LogoSocial Interaction. Video-Based Studies of Human Sociality.

2020 Vol. 3, Issue 2

ISBN: 2446-3620

DOI: 10.7146/si.v3i2.121858

 




 

Editorial

 

Welcome to Volume 3, issue 2 of Social Interaction. Video-Based Studies of Human Sociality.


The format for academic articles varies from journal to journal and includes such aspects as layout and reference style. Although reference management software such as EndNote, Zotero and Mendeley make it relatively easy to change references from one style to another with just a few clicks, authors typically spend a lot of time formatting the paper prior to submission. If you change your mind about where to submit your paper -or if the paper is rejected- you usually need to reformat the manuscript to fit the formatting guidelines of another journal.


For this reason, it is our pleasure to announce that Social Interaction now adheres to format-free submissions. This means that you no longer need to worry about layout and formatting constraints, as long as you include everything necessary for the paper to be properly reviewed. Read more about the format-free submission policy here.

 

The current issue features five articles that look at such diverse settings as outdoor walking, computer gaming, second-language learning, home interaction using Norwegian sign language, and broadcast shows.

 

Maximilon Baddeley explores an ethnomethodological respecification of ‘gestalt-contextures’ to describe how two artists and a social researcher organize themselves to navigate river terrain.
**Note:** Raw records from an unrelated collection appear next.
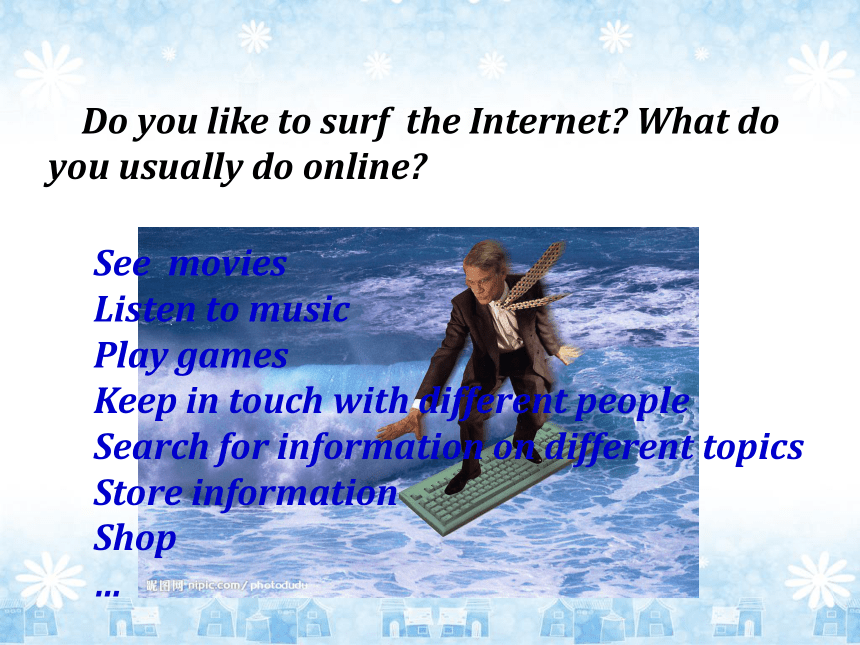 Do you like to surf the Internet? What do you usually do online?

See movies
Listen to music
Play games
Keep in touch with different people
Search for information on different topics
Store information
Shop
...

昵图网 nipic.com/photodudu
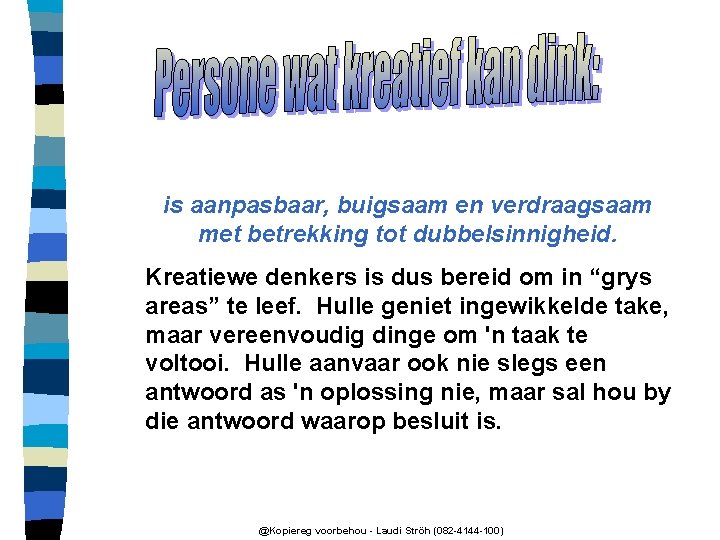 Persone wat kreatief kan dink:

is aanpasbaar, buigsaam en verdraagsaam met betrekking tot dubbelsinnigheid.

Kreatiewe denkers is dus bereid om in "grys areas" te leef. Hulle geniet ingewikkelde take, maar vereenvoudig dinge om 'n taak te voltooi. Hulle aanvaar ook nie slegs een antwoord as 'n oplossing nie, maar sal hou by die antwoord waarop besluit is.

@Kopiereg voorbehou - Laudi Ströh (082-4144-100)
He provides novel insights into how an art object takes on many meanings within the ongoing context.

 

Fredrik Rusk and Matilda Ståhl present a CA perspective on ‘kills’ and ‘deaths’ in the computer game Counter-Strike. They show how the social organizational structure of game play connected to Kill- and Death-events in CS:GO can be described as a set of “rules” that participants orient to.

 

Jenny Gudmundsen and Jan Svennevig analyze multimodal displays of understanding in vocabulary-oriented sequences. Based on data from second language interactions they argue that understanding is displayed not only by change-of-state tokens, but typically by a more encompassing multimodal gestalt involving facial expression, gestures, and torso movements. They introduce the concept of change-of-state face, which is constituted through raised eyebrows and widened eyes, produced while the head and/or the torso is raised upwards.

 

Kristian Skedsmo provides an overview of formats and subtypes of other-initiation of repair employed in Norwegian Sign Language (NTS). Special attention is given to the implicit open-class repair-initiation: the “freeze-look”. The results show a high degree of overlap with formats found in spoken languages, but also highlight features that seem to be unique to signed languages.

 

Jürgen Streeck argues that self-touch is often perhaps wrongly understood as a form of interactional disengagement. Instead he shows how self-touch can also be a cooperative action, displaying the deeply social nature of the human body

 

We hope you will enjoy this and future issues of Social Interaction. Video-Based Studies of Human Sociality and look forward to new submissions.